Weiland has some good advice that we already know, but she says it well: “We also learn from reading the works of others—both the mind-blowing ones and the mind-numbing ones. As lovers of stories, writers should perforce be avid readers, sucking in all kinds of lessons through sheer osmosis.”
I am currently in the midst of a mind-blowing book: The Solace of Leaving Early by Haven Kimmel. I’m having trouble coming up with a single excerpt to share without copying everything since it’s that good, but fortunately her website includes the first six pages of the book, and introduces one of the main characters, Amos.
Langston, the other main character, has just dropped out of graduate school. This conversation between Langston and her mother takes place shortly after she’s returned home from school:
“It’s ten o’clock now. Two hours, Langston. The funeral is at noon. You have two hours to grow up.” She turned around and stomped down the stairs, slamming the attic door behind her.

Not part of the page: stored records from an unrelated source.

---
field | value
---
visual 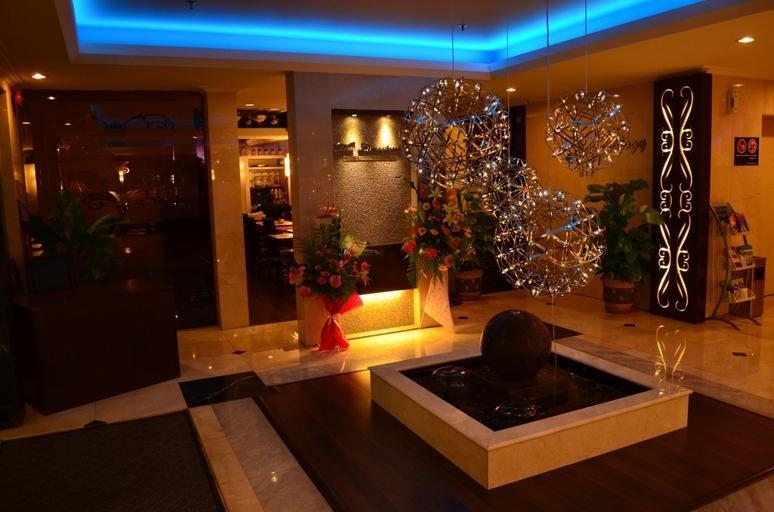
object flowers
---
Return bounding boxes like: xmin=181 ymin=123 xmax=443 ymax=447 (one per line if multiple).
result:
xmin=288 ymin=201 xmax=381 ymax=303
xmin=400 ymin=177 xmax=495 ymax=288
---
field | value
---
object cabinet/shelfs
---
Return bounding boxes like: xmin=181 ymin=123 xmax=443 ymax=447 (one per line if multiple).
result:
xmin=706 ymin=202 xmax=763 ymax=331
xmin=239 ymin=154 xmax=292 ymax=212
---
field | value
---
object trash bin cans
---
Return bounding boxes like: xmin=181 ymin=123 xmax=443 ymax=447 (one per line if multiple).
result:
xmin=729 ymin=255 xmax=766 ymax=318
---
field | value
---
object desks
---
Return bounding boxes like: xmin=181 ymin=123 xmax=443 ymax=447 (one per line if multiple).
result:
xmin=12 ymin=277 xmax=181 ymax=415
xmin=256 ymin=220 xmax=293 ymax=233
xmin=266 ymin=232 xmax=294 ymax=287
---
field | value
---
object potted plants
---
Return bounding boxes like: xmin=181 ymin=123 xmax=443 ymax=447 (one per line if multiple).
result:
xmin=568 ymin=179 xmax=664 ymax=313
xmin=17 ymin=186 xmax=130 ymax=298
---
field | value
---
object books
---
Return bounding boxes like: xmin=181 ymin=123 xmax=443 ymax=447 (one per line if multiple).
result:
xmin=730 ymin=278 xmax=748 ymax=300
xmin=728 ymin=245 xmax=753 ymax=267
xmin=728 ymin=213 xmax=750 ymax=233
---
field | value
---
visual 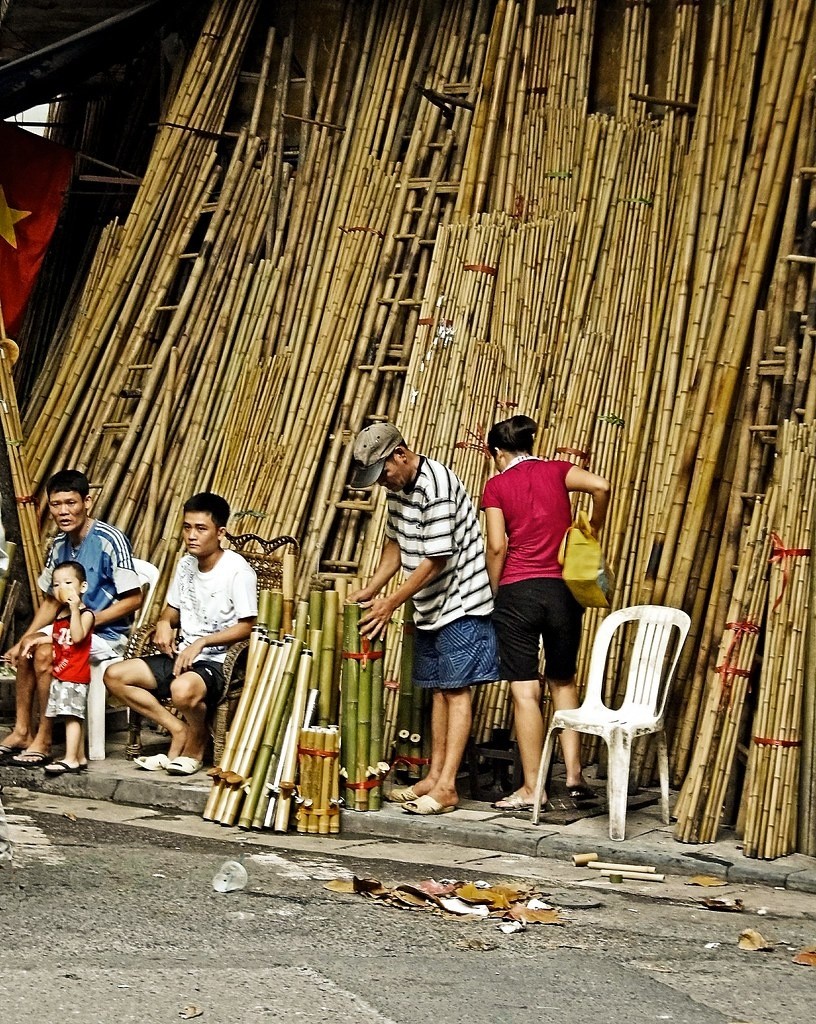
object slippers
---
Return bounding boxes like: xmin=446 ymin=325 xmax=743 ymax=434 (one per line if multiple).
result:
xmin=0 ymin=745 xmax=27 ymax=759
xmin=491 ymin=792 xmax=548 ymax=813
xmin=165 ymin=756 xmax=204 ymax=774
xmin=133 ymin=753 xmax=170 ymax=771
xmin=44 ymin=762 xmax=80 ymax=773
xmin=402 ymin=795 xmax=455 ymax=815
xmin=569 ymin=783 xmax=596 ymax=798
xmin=386 ymin=785 xmax=419 ymax=803
xmin=80 ymin=764 xmax=88 ymax=770
xmin=11 ymin=750 xmax=53 ymax=765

“Yes, well,” Langston said to her mother, quite a few minutes after she was gone. “I’d take you a lot more seriously if you ever wore shoes.”
She packs a lot into that quick exchange.
Kimmel seems to break a lot of the rules: she puts a prologue in her first novel, gives lots of character description before anything actually happens, and begins with an interior monologue. But it all works, and beautifully. Which means, in part, that we should only pay so much attention to following the rules, and some to breaking them.
The Solace of Leaving Early is amazingly, heartbreakingly, heartwarmingly, authentically, eccentrically, breathtakingly lovely and wonderful.
There. If Haven Kimmel can break the rules, so can I. Only she does it really well. And she writes about dogs, too.